Cuckoos, hosts, and climate-driven mismatch. Long-term series revealed growing asynchrony between two sympatric cuckoo species, their hosts, and insect prey – a subtle but potentially far-reaching cascade effect of climate change.
The observers themselves. Rare birds now attract dozens or hundreds of birders within hours. This trend is accelerating, with more women present in the crowd, signaling social change within the nature-observing community.
Shyness, cities, and counting birds properly. Urban bird detectability depends on individual and species-level “shyness” toward people, meaning standard city bird-count methods may need behavioral correction.
Each story began with different data – from roe deer anatomy and dragonfly escape distances to lots of geotagged photos – yet all share a common thread. Only by integrating them into a long-term, multidimensional mosaic can we see the full picture of change. This is where the future of ecology in the Anthropocene lies.

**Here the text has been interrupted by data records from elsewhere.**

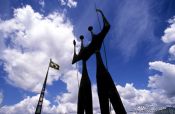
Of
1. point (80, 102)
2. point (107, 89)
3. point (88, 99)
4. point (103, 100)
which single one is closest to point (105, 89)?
point (107, 89)

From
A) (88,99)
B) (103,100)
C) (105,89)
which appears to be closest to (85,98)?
(88,99)

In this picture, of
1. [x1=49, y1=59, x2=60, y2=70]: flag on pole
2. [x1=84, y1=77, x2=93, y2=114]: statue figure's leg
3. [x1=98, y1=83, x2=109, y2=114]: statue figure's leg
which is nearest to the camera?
[x1=98, y1=83, x2=109, y2=114]: statue figure's leg

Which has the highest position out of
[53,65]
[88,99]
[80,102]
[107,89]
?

Looking ahead – toward a digital twin of our living planet
We believe we stand at the threshold of a genuine revolution in how humanity understands and co-exists with the rest of nature. Soon, a living, open, global digital twin of human-nature relations may emerge: a real-time “mirror of the Earth” weaving together millions of CS observations, social media images, camera streams, IoT data, and satellite imagery. Co-created by millions and powered by advanced AI, it will be a dynamic system rather than a static model. CS will no longer be a pleasant “add-on” to academic research. It will become a fully recognized, democratic pillar of science – the largest and most inclusive laboratory in human history. Through the marriage of long-term observation and modern technologies, we gain something priceless: foresight. We will be able to detect tensions between people and nature long before they erupt into crises, and to prevent rather than merely repair. This is no longer science fiction. It is the direction in which we are already moving, together with thousands of nature observers, with AI, helping to write a more harmonious chapter of the Anthropocene.
Selected publications
- J. Kauffert, C. Ehrmantraut, P. Mikula, P. Tryjanowski, A. Menzel, A., and A. König, “Matching the green wave: growing season length determines embryonic diapause in roe deer,” Proc. Biol. Sci., vol. 292, no. 2047, pp. 20242903, 2025.

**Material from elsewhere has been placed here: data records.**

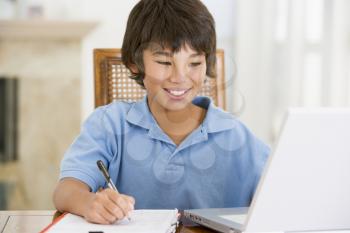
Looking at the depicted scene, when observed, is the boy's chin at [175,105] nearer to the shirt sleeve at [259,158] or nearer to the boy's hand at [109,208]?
the shirt sleeve at [259,158]

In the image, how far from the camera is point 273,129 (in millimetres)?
3225

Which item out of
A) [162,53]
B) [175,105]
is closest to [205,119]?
[175,105]

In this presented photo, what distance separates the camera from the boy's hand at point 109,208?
0.90 metres

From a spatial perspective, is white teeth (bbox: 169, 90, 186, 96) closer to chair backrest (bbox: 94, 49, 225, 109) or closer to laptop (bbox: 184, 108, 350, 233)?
chair backrest (bbox: 94, 49, 225, 109)

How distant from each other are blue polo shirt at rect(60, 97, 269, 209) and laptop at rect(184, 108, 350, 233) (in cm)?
49

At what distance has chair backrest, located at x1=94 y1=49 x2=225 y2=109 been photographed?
1.51m

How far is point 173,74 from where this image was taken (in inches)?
48.4

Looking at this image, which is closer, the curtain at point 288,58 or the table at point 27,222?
the table at point 27,222

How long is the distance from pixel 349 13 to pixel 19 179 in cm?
192

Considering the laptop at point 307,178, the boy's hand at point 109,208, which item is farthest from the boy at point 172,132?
the laptop at point 307,178

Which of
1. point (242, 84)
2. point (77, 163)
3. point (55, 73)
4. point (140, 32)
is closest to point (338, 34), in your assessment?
point (242, 84)

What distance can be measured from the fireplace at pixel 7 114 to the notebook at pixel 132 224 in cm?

- P. Mikula, O. V. Askeyev, A. O. Askeyev, I. V. Askeyev, F. Morelli, A. Menzel, and P. Tryjanowski, “Climate change is associated with asynchrony in arrival between two sympatric cuckoos and both host arrival and prey emergence,” R. Soc. Open. Sci., vol. 11, no. 1, pp. 23169, 2024.
- P. Mikula, P. Czechowski, A. Dubicka-Czechowska, L. Jerzak, A. Menzel, A., and P. Tryjanowski, P., “Understanding antipredator strategies of insects: Human presence and escape behaviour in Odonata,” Ecological Entomology, vol. 50, pp. 682–692, 2025.
- P. Mikula, F. Morelli, A. Menzel, and P. Tryjanowski, “Urban birds’ detectability is affected by inter- and intraspecific variation in shyness,” Ibis, 2025, e-publication ahead of print.
- P. Tryjanowski, Ł. Jankowiak, P. Mikula, P. Czechowski, A. Menzel, and M. Polakowski, “What factors affect the ‘flocking’ of birdwatchers during bird rarity observations?” People and Nature, vol. 6, no. 6, pp. 2390–2398, 2024.